RABAT, Morocco, 27 June (United Nations Information Centre) — On the second day of the International Conference on the Question of Jerusalem participants discussed the political status of Palestinians in East Jerusalem, the question of Jerusalem in international law and the obligations of Member States.
The Conference is taking place in Rabat, Morocco, from 26 to 28 June under the theme “50 years under occupation and 25 years after the Oslo Agreements”.

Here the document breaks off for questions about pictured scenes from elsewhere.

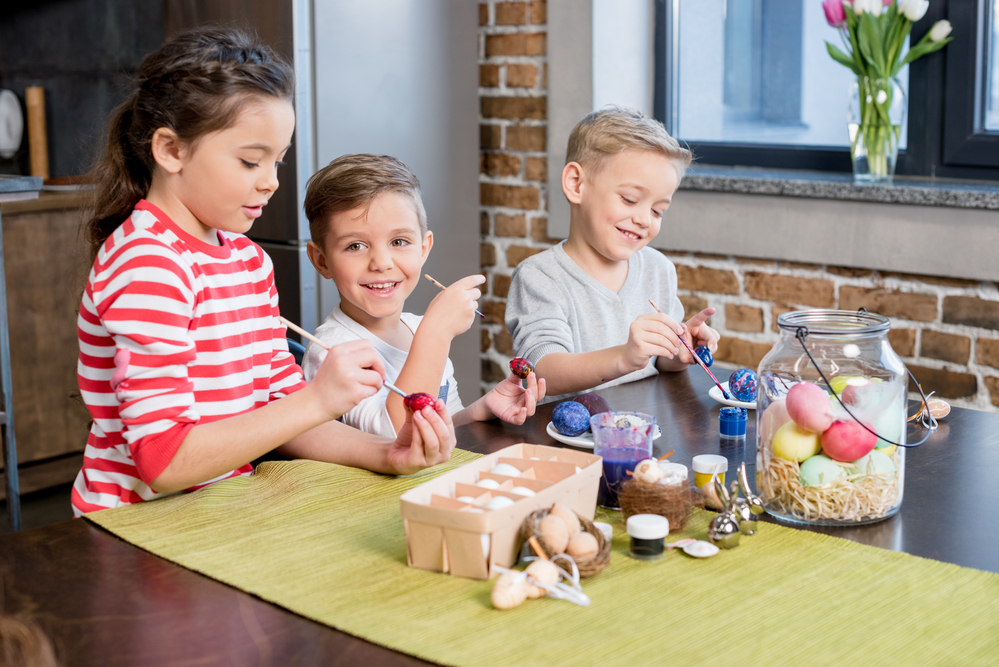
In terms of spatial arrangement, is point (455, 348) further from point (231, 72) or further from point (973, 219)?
point (231, 72)

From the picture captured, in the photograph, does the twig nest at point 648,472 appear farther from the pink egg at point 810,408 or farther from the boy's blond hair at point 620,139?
the boy's blond hair at point 620,139

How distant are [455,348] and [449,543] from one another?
7.23 ft

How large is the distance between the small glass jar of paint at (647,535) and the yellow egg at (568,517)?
6 centimetres

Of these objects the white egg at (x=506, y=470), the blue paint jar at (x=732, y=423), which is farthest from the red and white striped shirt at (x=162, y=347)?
the blue paint jar at (x=732, y=423)

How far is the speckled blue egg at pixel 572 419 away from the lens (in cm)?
132

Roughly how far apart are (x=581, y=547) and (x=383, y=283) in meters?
0.71

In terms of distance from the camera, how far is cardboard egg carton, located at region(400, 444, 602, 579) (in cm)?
88

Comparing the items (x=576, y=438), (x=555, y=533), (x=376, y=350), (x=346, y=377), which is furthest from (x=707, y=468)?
(x=376, y=350)

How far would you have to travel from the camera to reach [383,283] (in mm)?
1492

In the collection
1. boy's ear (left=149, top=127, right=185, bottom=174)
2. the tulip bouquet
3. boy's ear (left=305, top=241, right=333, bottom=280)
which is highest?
the tulip bouquet

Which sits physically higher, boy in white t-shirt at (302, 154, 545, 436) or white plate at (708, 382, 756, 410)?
boy in white t-shirt at (302, 154, 545, 436)

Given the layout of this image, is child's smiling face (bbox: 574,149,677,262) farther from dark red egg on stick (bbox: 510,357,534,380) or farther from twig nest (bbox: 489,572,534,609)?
twig nest (bbox: 489,572,534,609)

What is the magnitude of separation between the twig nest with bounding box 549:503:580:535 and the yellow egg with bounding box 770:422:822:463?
0.89ft

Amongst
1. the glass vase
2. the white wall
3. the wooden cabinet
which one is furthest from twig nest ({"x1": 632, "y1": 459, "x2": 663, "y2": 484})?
the wooden cabinet
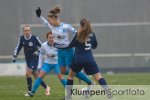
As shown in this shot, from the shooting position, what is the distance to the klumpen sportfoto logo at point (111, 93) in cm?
1479

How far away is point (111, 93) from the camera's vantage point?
14789 millimetres

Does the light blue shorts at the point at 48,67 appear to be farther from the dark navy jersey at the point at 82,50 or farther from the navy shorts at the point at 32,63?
the dark navy jersey at the point at 82,50

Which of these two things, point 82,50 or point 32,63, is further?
point 32,63

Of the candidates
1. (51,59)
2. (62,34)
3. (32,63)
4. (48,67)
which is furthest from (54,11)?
(32,63)

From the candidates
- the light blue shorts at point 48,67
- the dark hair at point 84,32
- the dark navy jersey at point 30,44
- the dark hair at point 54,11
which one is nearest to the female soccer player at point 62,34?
the dark hair at point 54,11

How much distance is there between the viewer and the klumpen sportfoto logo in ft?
48.5

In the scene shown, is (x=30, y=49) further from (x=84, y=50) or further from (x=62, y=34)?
(x=84, y=50)

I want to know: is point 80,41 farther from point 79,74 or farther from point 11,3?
point 11,3

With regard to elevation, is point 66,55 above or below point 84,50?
below

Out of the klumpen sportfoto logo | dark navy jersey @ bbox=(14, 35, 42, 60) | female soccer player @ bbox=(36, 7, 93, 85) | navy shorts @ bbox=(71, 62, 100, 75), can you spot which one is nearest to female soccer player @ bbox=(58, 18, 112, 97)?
navy shorts @ bbox=(71, 62, 100, 75)

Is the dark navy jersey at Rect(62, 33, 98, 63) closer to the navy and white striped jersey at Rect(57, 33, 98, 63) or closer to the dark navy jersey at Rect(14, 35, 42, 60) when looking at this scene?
the navy and white striped jersey at Rect(57, 33, 98, 63)

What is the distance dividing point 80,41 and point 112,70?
2547cm

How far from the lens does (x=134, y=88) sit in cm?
1537

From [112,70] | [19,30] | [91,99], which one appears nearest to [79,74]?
[91,99]
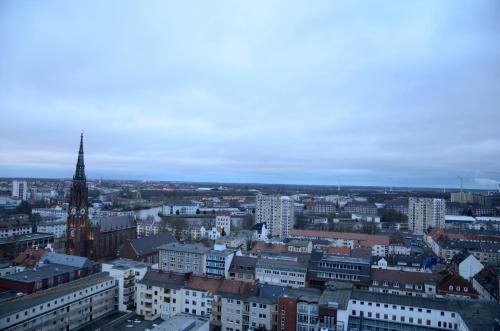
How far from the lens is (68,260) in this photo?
30.3m

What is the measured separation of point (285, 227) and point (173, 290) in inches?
1800

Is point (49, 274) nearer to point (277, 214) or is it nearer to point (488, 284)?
point (488, 284)

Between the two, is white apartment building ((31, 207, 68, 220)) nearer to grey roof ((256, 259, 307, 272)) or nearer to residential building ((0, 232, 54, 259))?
residential building ((0, 232, 54, 259))

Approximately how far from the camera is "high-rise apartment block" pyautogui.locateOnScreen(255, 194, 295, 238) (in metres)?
68.9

ABDALLAH SIAM, Deputy Governor of Jerusalem under Palestinian Authority, said during the day’s first plenary session — on “Political and social status of Palestinians in East Jerusalem today” — that Israeli policies were aimed at pushing Palestinians out of the city in order to impose facts on the ground. Those policies were based on principles such as strengthening the Jewish character of the city, the growth of Israeli settlements, even inside Palestinian neighbourhoods, and the occupation of Palestinian lands. Peace and stability would only be possible through the establishment of a Palestinian State, with East Jerusalem as its capital, he said, reiterating that Palestinian President Mahmoud Abbas believes in peace, and is seeking a partner.
LARA FRIEDMAN, Foundation for Middle East Peace, said that President Donald Trump’s decision to recognize Jerusalem as the capital of Israel marked a radical change in the strategy of the United States. That decision marked the end of that country’s role as sponsor of the Middle East peace process, she said, adding that the decision was counterproductive because it had generated the opposite effect to what the United States Administration had aimed to achieve. The President had made a miscalculation in thinking that by changing the policy of the United States he would strengthen a sentiment that Israel had full rights over Jerusalem. However, that was not true, she said, noting that the President had said that he had removed Jerusalem from the negotiating table and he had ignored the fact that, for all stakeholders, Jerusalem and its future remain an issue.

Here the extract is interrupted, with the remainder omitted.